• Exercise brief
Retype the lines of the items below, starting with the line that contains "In the image" and continuing through the last line of the items.

* Start Record extracts *

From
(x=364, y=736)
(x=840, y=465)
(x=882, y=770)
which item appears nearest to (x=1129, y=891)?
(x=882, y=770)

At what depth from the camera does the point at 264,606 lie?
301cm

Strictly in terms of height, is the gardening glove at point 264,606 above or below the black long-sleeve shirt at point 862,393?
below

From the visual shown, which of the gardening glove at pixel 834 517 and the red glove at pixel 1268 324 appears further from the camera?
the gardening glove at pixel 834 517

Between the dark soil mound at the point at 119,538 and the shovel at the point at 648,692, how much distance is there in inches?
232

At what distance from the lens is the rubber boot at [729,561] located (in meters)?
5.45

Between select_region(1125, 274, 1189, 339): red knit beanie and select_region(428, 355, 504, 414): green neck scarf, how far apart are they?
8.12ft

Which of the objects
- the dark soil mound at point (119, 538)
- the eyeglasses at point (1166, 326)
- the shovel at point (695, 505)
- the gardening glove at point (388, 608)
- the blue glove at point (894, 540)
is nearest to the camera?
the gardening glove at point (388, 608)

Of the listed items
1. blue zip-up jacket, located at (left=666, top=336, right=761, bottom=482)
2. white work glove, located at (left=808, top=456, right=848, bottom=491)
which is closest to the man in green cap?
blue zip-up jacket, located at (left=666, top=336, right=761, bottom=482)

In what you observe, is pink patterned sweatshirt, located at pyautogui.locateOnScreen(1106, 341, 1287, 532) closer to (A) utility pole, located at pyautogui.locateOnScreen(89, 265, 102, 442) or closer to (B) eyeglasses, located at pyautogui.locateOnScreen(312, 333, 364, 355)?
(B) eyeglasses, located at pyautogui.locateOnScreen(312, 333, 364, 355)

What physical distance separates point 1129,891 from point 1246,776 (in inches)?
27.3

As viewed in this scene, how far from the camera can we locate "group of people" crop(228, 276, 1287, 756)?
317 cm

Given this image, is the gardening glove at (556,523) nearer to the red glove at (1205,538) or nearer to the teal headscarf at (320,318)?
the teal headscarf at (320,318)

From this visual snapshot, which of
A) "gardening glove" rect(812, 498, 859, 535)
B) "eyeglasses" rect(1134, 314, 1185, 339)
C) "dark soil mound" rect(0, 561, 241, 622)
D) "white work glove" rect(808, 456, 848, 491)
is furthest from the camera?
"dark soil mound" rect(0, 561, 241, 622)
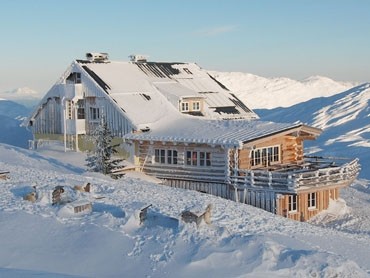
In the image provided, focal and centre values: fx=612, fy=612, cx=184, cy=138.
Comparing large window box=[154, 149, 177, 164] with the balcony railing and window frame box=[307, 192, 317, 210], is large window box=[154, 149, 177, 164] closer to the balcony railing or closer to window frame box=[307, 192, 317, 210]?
the balcony railing

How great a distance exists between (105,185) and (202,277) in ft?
39.8

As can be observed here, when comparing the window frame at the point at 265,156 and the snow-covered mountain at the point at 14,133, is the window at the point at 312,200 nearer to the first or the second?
the window frame at the point at 265,156

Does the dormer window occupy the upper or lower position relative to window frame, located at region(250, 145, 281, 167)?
upper

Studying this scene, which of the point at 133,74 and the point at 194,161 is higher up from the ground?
the point at 133,74

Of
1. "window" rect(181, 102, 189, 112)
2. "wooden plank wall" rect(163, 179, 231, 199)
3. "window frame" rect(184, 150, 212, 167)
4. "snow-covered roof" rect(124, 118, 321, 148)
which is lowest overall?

* End Record extracts *

• Task output
In the image provided, focal and centre values: fx=612, fy=612, cx=184, cy=138.
Comparing large window box=[154, 149, 177, 164] with the balcony railing and window frame box=[307, 192, 317, 210], is large window box=[154, 149, 177, 164] closer to the balcony railing or closer to window frame box=[307, 192, 317, 210]?
the balcony railing

How great a distance exists between (105,185) and (202,277) in ft?
39.8

As can be observed here, when comparing the window frame at the point at 265,156 and the snow-covered mountain at the point at 14,133, is the window at the point at 312,200 nearer to the first or the second?
the window frame at the point at 265,156

Does the dormer window occupy the upper or lower position relative to window frame, located at region(250, 145, 281, 167)?
upper

Studying this scene, which of the point at 133,74 and the point at 194,161 is higher up from the ground?
the point at 133,74

Of
1. "window" rect(181, 102, 189, 112)
2. "wooden plank wall" rect(163, 179, 231, 199)
3. "window frame" rect(184, 150, 212, 167)
4. "snow-covered roof" rect(124, 118, 321, 148)
which is lowest overall?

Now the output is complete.